Tareas propuestas:
- 1) Resume en dos oraciones el fragmento sobre La Rioja.
- 2) Prosigue el relato del viaje por la costa riojana a partir del punto en que se detiene.

Fragmento del documento:
★ ★ ★ ★ ★
Otro personaje en esta ciudad es Jorge Jabif, reconocido alfarero local que suele exponer sus obras en varios puntos de la capital riojana ?principales hoteles, mercado artesanal? y en Buenos Aires, en la Casa de La Rioja.
Sus enormes manos moldean un coloso de arcilla de 120 kilos, y como si se tratara del antiguo demiurgo, le va dando forma. Para sus obras, este artista utiliza arcilla roja; luego la decora con guardas y motivos provenientes de las diferentes etnias y culturas que habitaron por acá.
La Costa riojana
Con Alejo Piehl y su compañero Mario Andrada ?guías experimentados con los que LUGARES ya viajó en varias oportunidades? nos reunimos en el lobby del hotel. Después de las presentaciones, partimos los cuatro en el Land Rover de nuestros guías.
El programa: bordear la Sierra de Velasco, que divide el departamento de La Rioja del de Chilecito y se extiende, por el norte, hasta el límite con la provincia de Catamarca. Si bien existe un proyecto para unir ambas ciudades atravesando los cerros, todavía habrá que esperar unas cuantas décadas para verlo realizado.
Tomamos la RN75 hacia el noroeste y penetramos en la zona conocida como La Quebrada, lugar elegido por muchos riojanos para construir sus casas de fin de semana, y escaparle así al calor de la capital. Unos 15 km más adelante, después de atravesar un túnel, se encuentra Dique de los Sauces.
Unos 20 minutos después, llegamos a Villa Sanagasta, el primero de los pueblos de la costa, tal como denominan a las poblaciones emplazadas a lo largo de las faldas de la sierra. Construida en una quebrada entre cerros colorados con cardones, esta pequeña localidad es conocida por su culto a la Virgen India y su producción de vino patero.
★ ★ ★ ★ ★
[Líneas de datos]

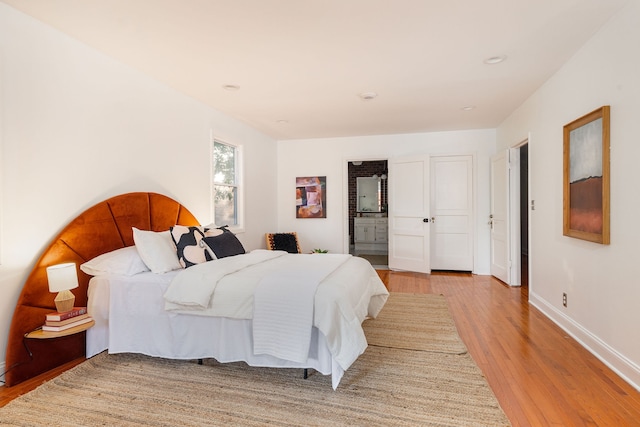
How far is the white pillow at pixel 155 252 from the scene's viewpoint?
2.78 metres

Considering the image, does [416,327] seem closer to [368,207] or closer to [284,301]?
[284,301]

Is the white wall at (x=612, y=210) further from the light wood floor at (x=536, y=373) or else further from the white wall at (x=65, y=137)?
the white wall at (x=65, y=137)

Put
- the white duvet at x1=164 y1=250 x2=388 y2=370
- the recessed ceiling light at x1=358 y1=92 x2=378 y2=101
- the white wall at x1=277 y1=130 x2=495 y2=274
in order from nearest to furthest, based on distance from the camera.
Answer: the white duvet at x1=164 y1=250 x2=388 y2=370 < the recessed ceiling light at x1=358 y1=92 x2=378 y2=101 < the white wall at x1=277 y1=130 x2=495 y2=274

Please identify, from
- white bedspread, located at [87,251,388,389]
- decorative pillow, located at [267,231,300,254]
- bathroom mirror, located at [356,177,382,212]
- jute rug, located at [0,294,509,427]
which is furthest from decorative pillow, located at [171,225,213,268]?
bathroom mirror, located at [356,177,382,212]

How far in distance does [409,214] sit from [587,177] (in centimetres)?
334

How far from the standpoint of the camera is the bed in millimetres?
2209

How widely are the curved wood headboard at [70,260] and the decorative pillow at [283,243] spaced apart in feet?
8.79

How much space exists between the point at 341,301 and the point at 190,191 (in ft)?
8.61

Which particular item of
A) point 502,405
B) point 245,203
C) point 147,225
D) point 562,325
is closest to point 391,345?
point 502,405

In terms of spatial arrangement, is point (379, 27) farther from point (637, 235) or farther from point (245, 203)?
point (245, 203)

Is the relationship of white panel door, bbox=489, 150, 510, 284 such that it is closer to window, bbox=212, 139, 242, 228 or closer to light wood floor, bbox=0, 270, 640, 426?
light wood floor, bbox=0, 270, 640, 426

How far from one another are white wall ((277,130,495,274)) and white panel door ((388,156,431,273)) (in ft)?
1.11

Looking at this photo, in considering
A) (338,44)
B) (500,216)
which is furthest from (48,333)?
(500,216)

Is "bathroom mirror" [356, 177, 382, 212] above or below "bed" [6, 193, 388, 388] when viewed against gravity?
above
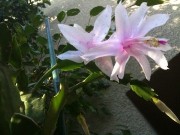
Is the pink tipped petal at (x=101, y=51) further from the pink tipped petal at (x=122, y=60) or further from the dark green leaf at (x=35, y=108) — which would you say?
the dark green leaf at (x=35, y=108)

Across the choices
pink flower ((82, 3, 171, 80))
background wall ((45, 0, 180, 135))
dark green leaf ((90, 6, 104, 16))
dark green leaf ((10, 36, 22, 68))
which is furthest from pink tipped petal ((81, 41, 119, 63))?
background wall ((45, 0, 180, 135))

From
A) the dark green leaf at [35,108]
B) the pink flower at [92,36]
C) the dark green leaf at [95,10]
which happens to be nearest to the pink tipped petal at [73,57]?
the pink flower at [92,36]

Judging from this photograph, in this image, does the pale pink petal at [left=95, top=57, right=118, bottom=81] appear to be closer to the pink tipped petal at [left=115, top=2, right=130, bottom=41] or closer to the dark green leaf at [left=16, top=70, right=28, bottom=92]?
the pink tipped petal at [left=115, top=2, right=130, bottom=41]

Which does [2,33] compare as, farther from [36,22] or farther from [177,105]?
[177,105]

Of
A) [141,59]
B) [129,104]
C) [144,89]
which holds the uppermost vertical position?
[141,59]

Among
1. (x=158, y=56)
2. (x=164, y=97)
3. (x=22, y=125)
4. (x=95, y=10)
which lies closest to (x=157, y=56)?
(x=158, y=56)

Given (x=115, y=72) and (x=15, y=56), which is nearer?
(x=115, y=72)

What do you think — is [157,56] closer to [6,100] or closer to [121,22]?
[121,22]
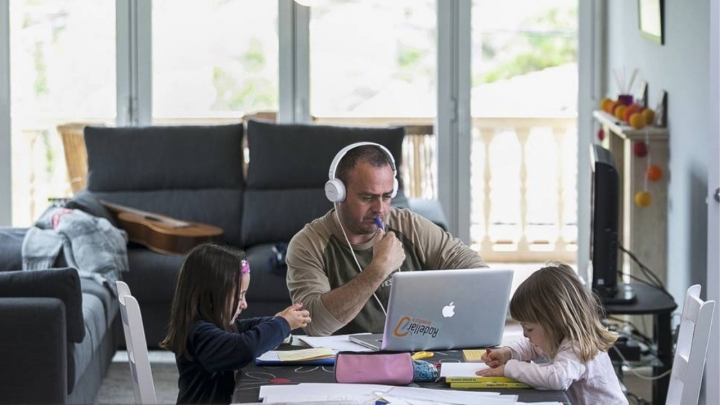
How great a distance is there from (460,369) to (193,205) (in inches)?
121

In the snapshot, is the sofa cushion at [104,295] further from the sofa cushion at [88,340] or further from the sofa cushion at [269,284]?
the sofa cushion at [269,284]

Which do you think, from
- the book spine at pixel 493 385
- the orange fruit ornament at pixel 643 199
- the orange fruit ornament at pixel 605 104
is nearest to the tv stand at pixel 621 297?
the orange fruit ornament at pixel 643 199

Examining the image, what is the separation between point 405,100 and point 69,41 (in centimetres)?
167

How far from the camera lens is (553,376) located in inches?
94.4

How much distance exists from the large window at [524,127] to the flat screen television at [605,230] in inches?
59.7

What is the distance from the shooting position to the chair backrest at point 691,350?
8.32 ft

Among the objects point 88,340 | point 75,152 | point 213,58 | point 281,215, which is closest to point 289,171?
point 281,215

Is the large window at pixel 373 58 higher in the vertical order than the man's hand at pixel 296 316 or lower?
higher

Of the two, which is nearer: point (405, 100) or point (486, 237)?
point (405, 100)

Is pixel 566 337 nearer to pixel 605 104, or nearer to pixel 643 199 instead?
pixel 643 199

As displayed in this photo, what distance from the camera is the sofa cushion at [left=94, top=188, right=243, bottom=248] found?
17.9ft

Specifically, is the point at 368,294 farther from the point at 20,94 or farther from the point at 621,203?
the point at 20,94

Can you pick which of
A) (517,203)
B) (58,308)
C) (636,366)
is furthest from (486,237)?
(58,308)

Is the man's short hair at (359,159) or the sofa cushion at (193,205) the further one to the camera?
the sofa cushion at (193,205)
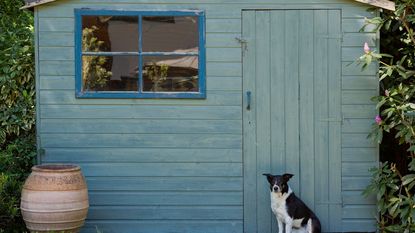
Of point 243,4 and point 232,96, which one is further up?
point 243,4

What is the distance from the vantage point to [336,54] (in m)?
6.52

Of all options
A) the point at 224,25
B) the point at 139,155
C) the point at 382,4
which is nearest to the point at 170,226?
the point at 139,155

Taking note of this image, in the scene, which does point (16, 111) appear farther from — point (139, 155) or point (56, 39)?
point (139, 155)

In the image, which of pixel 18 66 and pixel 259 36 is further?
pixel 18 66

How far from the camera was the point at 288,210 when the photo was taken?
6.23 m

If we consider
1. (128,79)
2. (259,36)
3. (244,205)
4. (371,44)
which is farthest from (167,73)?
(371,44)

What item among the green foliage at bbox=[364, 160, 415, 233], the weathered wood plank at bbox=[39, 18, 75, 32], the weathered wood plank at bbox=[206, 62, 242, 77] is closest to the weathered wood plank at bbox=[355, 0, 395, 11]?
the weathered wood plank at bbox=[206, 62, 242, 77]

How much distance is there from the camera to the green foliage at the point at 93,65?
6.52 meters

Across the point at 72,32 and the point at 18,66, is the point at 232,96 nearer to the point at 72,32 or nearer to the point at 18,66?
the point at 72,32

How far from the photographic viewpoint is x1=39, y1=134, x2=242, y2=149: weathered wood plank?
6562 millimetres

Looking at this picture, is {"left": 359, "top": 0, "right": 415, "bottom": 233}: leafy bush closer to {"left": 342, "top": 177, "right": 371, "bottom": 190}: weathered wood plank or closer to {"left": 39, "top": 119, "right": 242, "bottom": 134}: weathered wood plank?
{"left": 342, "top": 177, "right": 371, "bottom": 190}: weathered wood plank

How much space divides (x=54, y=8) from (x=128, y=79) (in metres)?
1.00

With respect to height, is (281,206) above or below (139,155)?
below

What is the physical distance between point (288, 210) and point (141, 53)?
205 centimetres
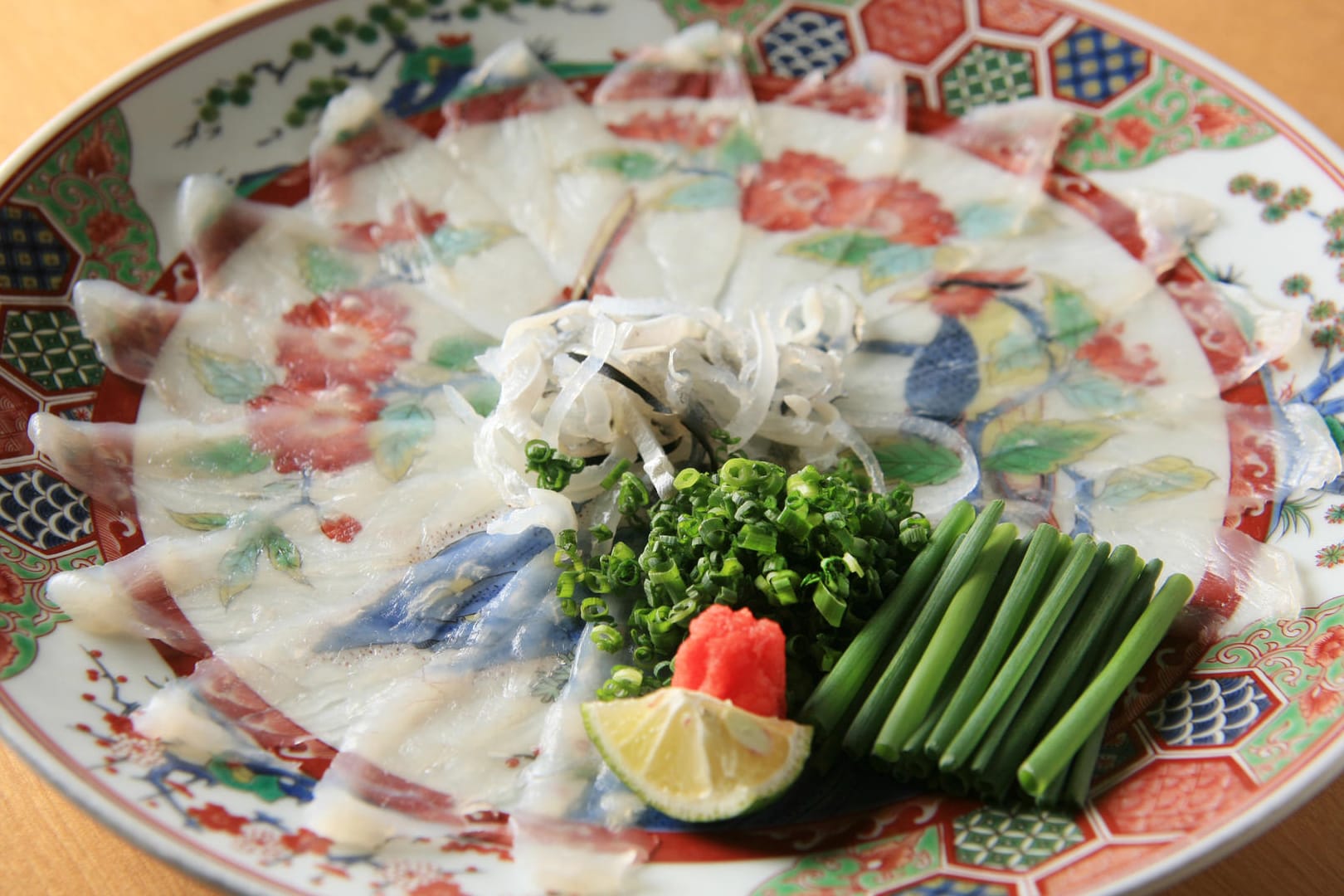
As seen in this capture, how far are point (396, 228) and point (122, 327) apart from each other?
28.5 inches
★ ★ ★ ★ ★
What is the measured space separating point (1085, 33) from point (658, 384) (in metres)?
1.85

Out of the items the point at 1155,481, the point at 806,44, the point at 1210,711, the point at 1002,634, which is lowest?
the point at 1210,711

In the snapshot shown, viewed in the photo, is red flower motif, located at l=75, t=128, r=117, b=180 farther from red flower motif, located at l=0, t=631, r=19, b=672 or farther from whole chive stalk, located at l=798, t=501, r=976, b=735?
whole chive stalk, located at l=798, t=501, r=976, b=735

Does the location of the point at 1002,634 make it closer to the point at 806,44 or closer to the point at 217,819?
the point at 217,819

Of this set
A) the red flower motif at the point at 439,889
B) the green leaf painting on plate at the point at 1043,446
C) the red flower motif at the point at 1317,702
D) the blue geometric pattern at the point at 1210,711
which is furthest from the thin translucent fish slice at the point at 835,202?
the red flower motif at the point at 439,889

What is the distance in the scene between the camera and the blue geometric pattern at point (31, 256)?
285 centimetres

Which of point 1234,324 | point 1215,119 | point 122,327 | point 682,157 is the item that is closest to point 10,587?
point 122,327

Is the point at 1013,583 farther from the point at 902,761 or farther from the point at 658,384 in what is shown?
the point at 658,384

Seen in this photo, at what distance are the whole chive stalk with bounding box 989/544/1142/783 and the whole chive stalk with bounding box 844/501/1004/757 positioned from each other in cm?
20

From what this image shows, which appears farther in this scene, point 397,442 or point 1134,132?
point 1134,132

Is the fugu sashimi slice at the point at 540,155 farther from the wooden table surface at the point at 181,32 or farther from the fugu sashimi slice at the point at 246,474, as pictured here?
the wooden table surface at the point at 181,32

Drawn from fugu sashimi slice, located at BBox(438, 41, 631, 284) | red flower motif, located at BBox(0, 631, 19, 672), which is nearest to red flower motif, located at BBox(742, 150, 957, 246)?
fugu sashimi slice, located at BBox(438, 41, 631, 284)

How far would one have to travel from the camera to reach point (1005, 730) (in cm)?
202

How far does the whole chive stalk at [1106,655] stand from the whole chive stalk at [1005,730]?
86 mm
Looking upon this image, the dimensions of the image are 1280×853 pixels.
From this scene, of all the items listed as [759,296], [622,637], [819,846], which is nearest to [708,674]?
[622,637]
★ ★ ★ ★ ★
Resultados del ejercicio:
- 1) Jorge Jabif es un alfarero local que moldea grandes piezas de arcilla roja y las decora con motivos de las etnias y culturas que habitaron la zona. Con los guías Alejo Piehl y Mario Andrada, el grupo bordea la Sierra de Velasco por la RN75, pasa por La Quebrada y el Dique de los Sauces y llega a Villa Sanagasta, conocida por su culto a la Virgen India y su vino patero.

- 2)
La próxima parada es el pintoresco pueblo de Chuquis, rodeado de nogales y álamos. Lo más sobresaliente de este pequeño caserío de adobe es su pequeña iglesia, que data del 1849, y la vertiente que baja de las montañas. Según la tradición, allí vivía La Yacumana ?la madre de las aguas?, una deidad muy venerada por los diaguitas, ya que el agua siempre fue un bien escaso en estas tierras.
De nuevo en ruta, enfilamos hacia Anillaco, uno de los principales centros turísticos en los tiempos del unoauno. Ahí están para atestiguarlo, la pista de aterrizaje y su hostería Los Amigos, ahora con las persianas bajas y el pasto crecido. De su mayor atracción, La Rosadita, ya nada puede verse; el perímetro de ladrillo que rodea la quinta, al principio fue tapial y se ve que con los años fue creciendo hasta llegar a muro de dos metros.
En el pueblo, llama nuestra atención una casa de regionales, con ponchos colorados que cuelgan en la entrada; entre ellos descubrimos que también pende una caja chayera, con la cara de Carlos Menem de un lado y la de Cecilia Bolocco del otro. Curiosos, entramos. Puestas sobre una pared, vemos fotos y todas son de las celebridades que entonces visitaron la patria chica de Carlos Saúl; hasta una de la famosa Ferrari Testarossa hay.
Entre las numerosas excentricidades que fueron moneda corriente en Anillaco, tal vez ninguna supere la del frustrado proyecto de piscicultura de esturiones. De más está decir en la propiedad de quién está.
Llenos de estupor, seguimos camino hasta la ciudad de Aimogasta donde tomamos la RN60 hasta Alpasinche, y desde allí, rumbo sur por la RN40. Al oeste, ya podemos divisar la Sierra del Famatina, aunque cubierta por nubarrones grises que presagian lluvia.
Una serie de pueblitos se suceden en continuado a lo largo de 40 km antes de llegar al poblado de Pituil, punto en el que doblamos hacia el oeste por la RP39, con una dirección precisa: Chañarmuyo.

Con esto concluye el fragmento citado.